(begin)

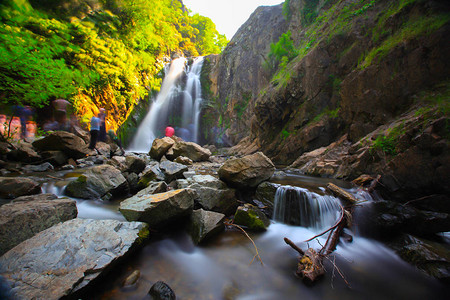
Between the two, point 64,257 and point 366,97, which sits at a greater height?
point 366,97

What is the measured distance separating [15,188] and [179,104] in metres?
21.0

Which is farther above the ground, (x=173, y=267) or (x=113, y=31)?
(x=113, y=31)

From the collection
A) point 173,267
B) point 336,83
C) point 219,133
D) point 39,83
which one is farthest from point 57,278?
point 219,133

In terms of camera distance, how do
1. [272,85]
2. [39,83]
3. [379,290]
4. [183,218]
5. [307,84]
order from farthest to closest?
[272,85] → [307,84] → [39,83] → [183,218] → [379,290]

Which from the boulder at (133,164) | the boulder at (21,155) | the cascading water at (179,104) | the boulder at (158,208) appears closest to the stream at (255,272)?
the boulder at (158,208)

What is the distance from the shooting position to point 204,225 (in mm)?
2623

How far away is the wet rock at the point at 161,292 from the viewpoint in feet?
5.19

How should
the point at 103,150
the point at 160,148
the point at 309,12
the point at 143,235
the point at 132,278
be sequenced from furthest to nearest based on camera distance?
the point at 309,12 < the point at 103,150 < the point at 160,148 < the point at 143,235 < the point at 132,278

(end)

- Directive
Reproduce the material above verbatim from start to finish, omitting the picture and keeping every other line unchanged.

- Output of the exercise
Between the two, point 64,257 and point 366,97, which sits at a greater height?
point 366,97

What is the measured distance separating [15,188] and [179,104] in metres?
21.0

Which is farther above the ground, (x=173, y=267) or (x=113, y=31)?
(x=113, y=31)

From the collection
A) point 173,267
B) point 336,83
C) point 219,133
D) point 39,83
which one is farthest from point 57,278?
point 219,133

In terms of camera distance, how do
1. [272,85]
2. [39,83]
3. [379,290]
4. [183,218]
5. [307,84]
order from farthest to closest?
[272,85] → [307,84] → [39,83] → [183,218] → [379,290]

Which from the boulder at (133,164) | the boulder at (21,155) | the cascading water at (179,104) | the boulder at (158,208) appears closest to the stream at (255,272)?
the boulder at (158,208)

What is the distance from the shooting position to point 204,225 (in mm)?
2623

How far away is the wet rock at the point at 161,292 from the viewpoint in feet?
5.19

How should
the point at 103,150
the point at 160,148
the point at 309,12
the point at 143,235
the point at 132,278
be sequenced from furthest to nearest based on camera distance?
the point at 309,12 < the point at 103,150 < the point at 160,148 < the point at 143,235 < the point at 132,278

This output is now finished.